In sum, the top three highest sediment loads were recorded at STN_3, STN_4 and STN_9 for all path types of typhoons invaded Taiwan, suggesting that soil and water conservation is a key issue especially in the Zhuoshui and Hualien River basin. To prevent huge amounts of sediments from being flushed down to downstream areas and threaten the life and property of people, more focus should be put to these two river basins when implementing regulations preventing over-development and strategies of soil/water conserving measurements and facilities.

5. Conclusions

In this study, we selected five river basins (Tamshui River basin, Zhuoshui River basin, Zengwen River basin, Gaoping River basin, and Hualien River basin) to represent the hydrogeographic characteristics of northern, central, southern, and eastern Taiwan. Data from a total of nine gauging stations were analyzed for the spatiotemporal variation in streamflow and sediment load by using sediment rating curve (SRC) and flow duration curve (FDC). The relationships between water discharge and sediment loads of various levels of sediment concentration showed a very good correlation. By evaluating two types of SRC models (linear and polynomial regression) with two types of transformed data (log and square root), the best fitted SRC models with correlation coefficient greater than 0.5 were selected for each gauging station to estimate daily sediment concentration.
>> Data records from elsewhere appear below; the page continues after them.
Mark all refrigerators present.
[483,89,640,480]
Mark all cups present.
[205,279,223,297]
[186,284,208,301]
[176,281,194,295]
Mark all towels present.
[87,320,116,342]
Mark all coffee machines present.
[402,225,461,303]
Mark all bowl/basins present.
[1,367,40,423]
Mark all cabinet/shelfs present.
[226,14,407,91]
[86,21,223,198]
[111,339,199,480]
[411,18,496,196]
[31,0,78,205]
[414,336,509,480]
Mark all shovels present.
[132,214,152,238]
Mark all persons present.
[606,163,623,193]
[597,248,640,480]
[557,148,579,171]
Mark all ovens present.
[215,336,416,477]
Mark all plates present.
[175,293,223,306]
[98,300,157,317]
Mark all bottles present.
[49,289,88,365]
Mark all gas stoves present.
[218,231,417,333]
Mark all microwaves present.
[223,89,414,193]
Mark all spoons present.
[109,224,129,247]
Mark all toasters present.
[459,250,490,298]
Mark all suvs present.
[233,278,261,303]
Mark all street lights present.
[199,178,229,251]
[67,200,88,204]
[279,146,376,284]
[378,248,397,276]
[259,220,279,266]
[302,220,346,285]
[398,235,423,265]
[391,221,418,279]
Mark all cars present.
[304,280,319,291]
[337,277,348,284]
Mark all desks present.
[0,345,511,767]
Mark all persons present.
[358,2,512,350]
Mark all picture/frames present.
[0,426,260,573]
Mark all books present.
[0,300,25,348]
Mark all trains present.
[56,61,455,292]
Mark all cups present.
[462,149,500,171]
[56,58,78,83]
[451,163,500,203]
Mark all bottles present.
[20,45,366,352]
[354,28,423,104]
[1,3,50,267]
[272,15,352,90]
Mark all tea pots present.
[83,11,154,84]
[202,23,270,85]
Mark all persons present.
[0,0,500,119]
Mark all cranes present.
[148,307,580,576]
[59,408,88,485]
Based on the results of flow duration curves, several thresholds of exceedance probability that streamflow or sediment load is equaled or exceeded were identified based on the observed data from 2000 to 2017. The variation among different river basins showed greater variation in the southwestern part of Taiwan. In the Zhuoshui River basin, the soil in the upstream is more erodible than the downstream soil during the normal discharge conditions. As the eroded soil from the upstream is temporarily stored between upstream and downstream channels, the soil is eroded again when the extreme discharge or typhoons occur. The mechanism of how sediment load was generated at different level of streamflow could be found by analyzing the flow duration curves. The thresholds of monthly streamflow and monthly-averaged daily sediment load can be useful for developing indicators for watershed management.

Among these five river basins, the Zhuoshui River basin generated the highest amount of sediment loads. Besides the Tamshui River basin, we found that sediment loads were more affected by sediment concentration than streamflow in other parts of Taiwan. Especially in southern and eastern Taiwan, sediment concentration was extremely high due to uneven distribution of rainfall seasons, steep slope and fragile geographical characteristics. Thus, unit-discharge sediment load and unit-area sediment load were the highest in the Zhuoshui River basin.

From the analysis of spatial and temporal variation of sediment transport capability, occurrence of significant typhoon events directly affected the streamflow and sediment loads in the river basins. For example, Typhoon Morakot in 2009 brought the highest unit-discharge sediment load in the Zhuoshui River basin, downstream Zengwen River basin and Gaoping River basin. Moreover, spatial impact of typhoon on river basins was illustrated by the sediment loads recorded in the nine gauging stations during different typhoon path type events. Although different invasion paths of typhoons had an impact on sediment loads in different river basins, the Zhuoshui and Hualien River basins were usually impacted by typhoon events no matter what path type of typhoons invaded Taiwan.

In sum, sediment concentration, the characteristics of watershed soil property and typhoons were the key factors for sediment loads. The results illustrate the spatiotemporal variations from the rating curves built for the five basins, which represent the diverse geomorphologic conditions in Taiwan. Implication of this study could provide an insight of basin ecosystem resistance to natural disturbance, and suggest further effectively implementing best management practices to prevent soil erosion. It is suggested that soil and water conservation is a key issue especially in the Zhuoshui and Hualien River basin, and more focus should be put to them when implementing regulations preventing over-development and strategies of soil/water conserving measurements and facilities.